Another way to satisfy regulators is to hold bad actors accountable, proving your commitment to compliance. Regulators don’t want firms to just pay the fine and continue what they’re doing. They expect to see accountability for and an end to violations. We’ve seen that reflected in the press with terminations; employees are losing their jobs for "not cooperating with compliance." In the future, accountability may even extend to leadership, and we may see senior executives being terminated for being too lenient with policy or neglecting to foster a culture of compliance.
2. With increased pressures to reduce costs, do all employees need to be monitored with such rigor?
Compliance programs are expensive. It takes a lot of time to monitor employee communications, and the supporting technologies can be expensive. If you’re issuing company phones, that alone is hundreds of dollars per employee. So, is it really necessary to monitor every employee – especially in a large bank, where you might be talking about hundreds of thousands of people – or is it smarter to limit monitoring to those who are required by regulation?
Obviously, we’re all facing cost constraints and you now need to do more with fewer resources. Many of our panelists have found that company issued phones aren’t cost effective, even for traders, so they definitely don’t feel that every employee should have one. But other panelists do think they make a difference, as discussed in our last roundtable, and depending on a cost/benefit analysis, might recommend issuing them firmwide.

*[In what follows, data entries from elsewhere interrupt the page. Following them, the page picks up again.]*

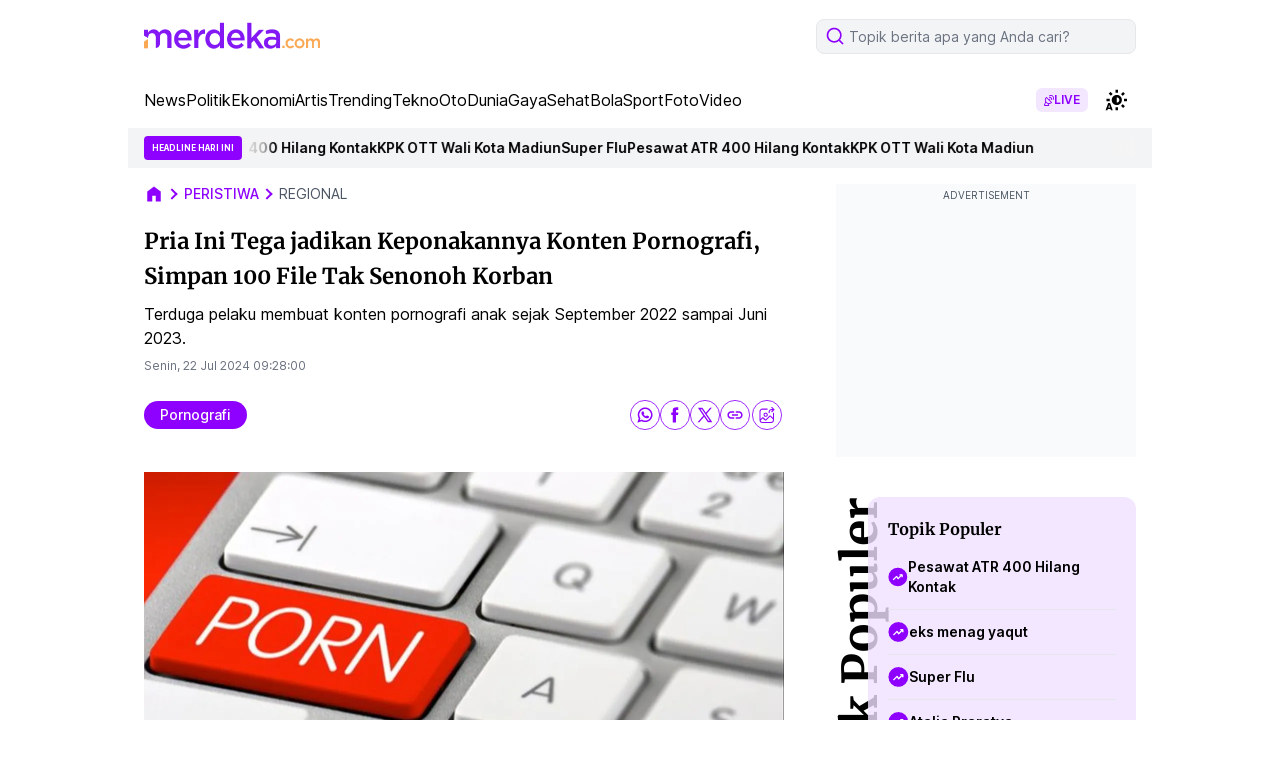

--- FILE ---
content_type: text/html; charset=utf-8
request_url: https://www.google.com/recaptcha/api2/aframe
body_size: 267
content:
<!DOCTYPE HTML><html><head><meta http-equiv="content-type" content="text/html; charset=UTF-8"></head><body><script nonce="VmJ9aqM3V2lAXjDecjWdfA">/** Anti-fraud and anti-abuse applications only. See google.com/recaptcha */ try{var clients={'sodar':'https://pagead2.googlesyndication.com/pagead/sodar?'};window.addEventListener("message",function(a){try{if(a.source===window.parent){var b=JSON.parse(a.data);var c=clients[b['id']];if(c){var d=document.createElement('img');d.src=c+b['params']+'&rc='+(localStorage.getItem("rc::a")?sessionStorage.getItem("rc::b"):"");window.document.body.appendChild(d);sessionStorage.setItem("rc::e",parseInt(sessionStorage.getItem("rc::e")||0)+1);localStorage.setItem("rc::h",'1768822970691');}}}catch(b){}});window.parent.postMessage("_grecaptcha_ready", "*");}catch(b){}</script></body></html>

--- FILE ---
content_type: application/javascript; charset=utf-8
request_url: https://fundingchoicesmessages.google.com/f/AGSKWxVttYsWnAEyvDQxsulmOellrQtRac0AsIfepBpsZt1f5M6f6UyWCZ-b8Ax-R84NgwFgdzvhjKTcBFGHIAqpNcRNZAYTf9V3iZ0qTdSRgQNuXQ7lZtwWhFpWfnyN-tZeKzBAL3QuICxt1wBJR2ySVxk9qMoGf5BCuUdzmGEtQBV8j2-UwfNimnnfUW0r/_/videoadrenderer.?bannerid=/image/ads_/adchoices16./adtopmidsky.
body_size: -1866
content:
window['0e3ca848-c18d-4474-9e1a-03b7a1cd3de1'] = true;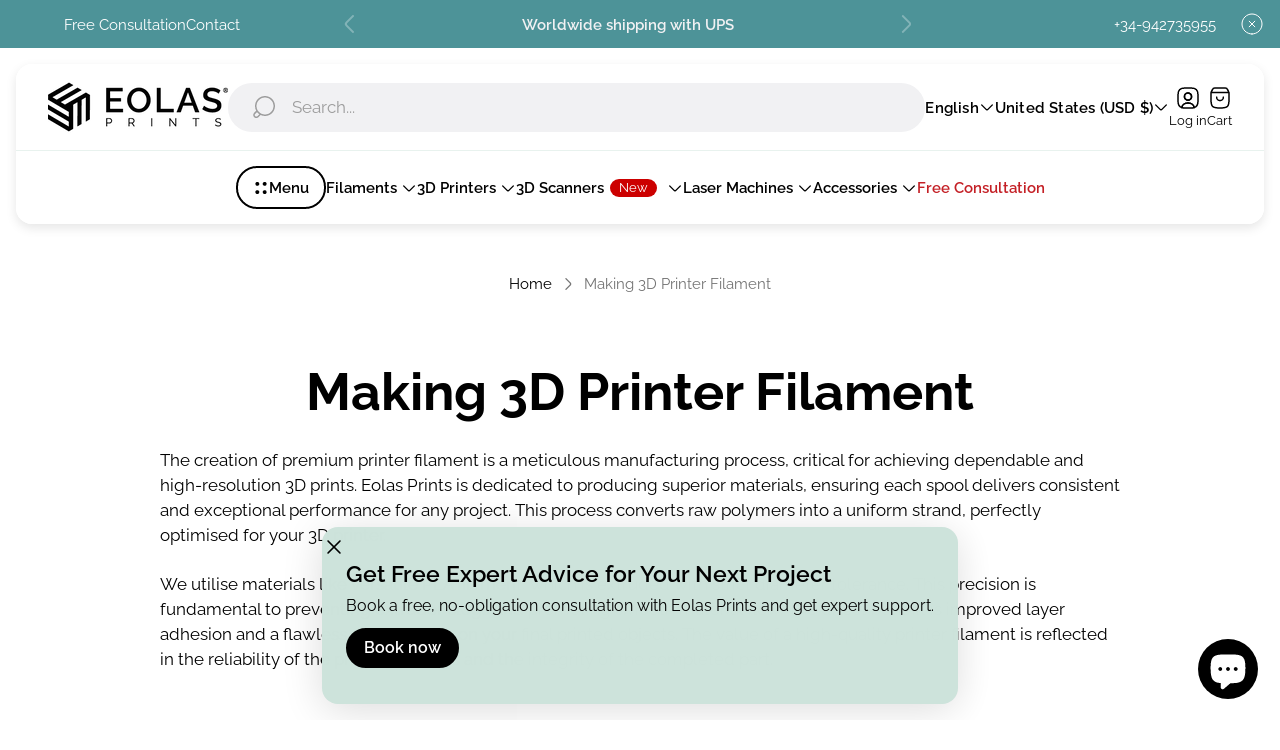

--- FILE ---
content_type: text/css
request_url: https://eolasprints.com/cdn/shop/t/58/assets/page-default.build.css?v=90892081077093654611764883321
body_size: -737
content:
.page-default {
  max-width: 992px;
  margin: 0 auto;
  padding: 0 16px;
}
.page-default .page-default__title {
  margin-bottom: 24px;
  text-align: center;
}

Our panelists generally agreed that investment bankers and traders, should also always be closely monitored. But for all other employees, they felt it depends on each individual firm’s ongoing risk assessments and risk appetite. In other words, firms need to evaluate where there is potential in their organization for non-compliance, and put appropriate monitoring in place even if regulators don’t require it. Panelists also pointed out that surveillance depends on where a firm is doing business, as different regions have different privacy laws to abide by.
3. How are new technologies improving surveillance or saving resources?
As technologies advance and communications channels continue to increase, regulators will expect firms to improve their surveillance methods to keep up.
One way firms can augment their surveillance technologies is with AI and Natural Language Processing (NLP). These technologies help add context to communications, so that as records increase, compliance has a better idea of which ones to pay attention to.
AI can also help compliance teams monitor and analyze an employee’s habits. If a trader is doing a lot of deals, but doesn’t have many communications to support those deals, then they’re likely to be using off-channel communications. AI can flag this for compliance teams so that they know an investigation is needed.
Some of our panelists also talked about proprietary technologies they’ve built, or supplemental apps they’ve purchased, that make it possible for employees to use channels like WhatsApp in a firm-sponsored way. This empowers employees to deliver exceptional client service while remaining compliant and retaining the complete records that regulators expect to see.
Thanks very much to everyone who participated in our conversation. We all come from organizations with varying sizes and management structures, but it can be reassuring to hear that our peers are facing the same challenges, and eye-opening to learn how they handle them. We hope to hear from you at the next session!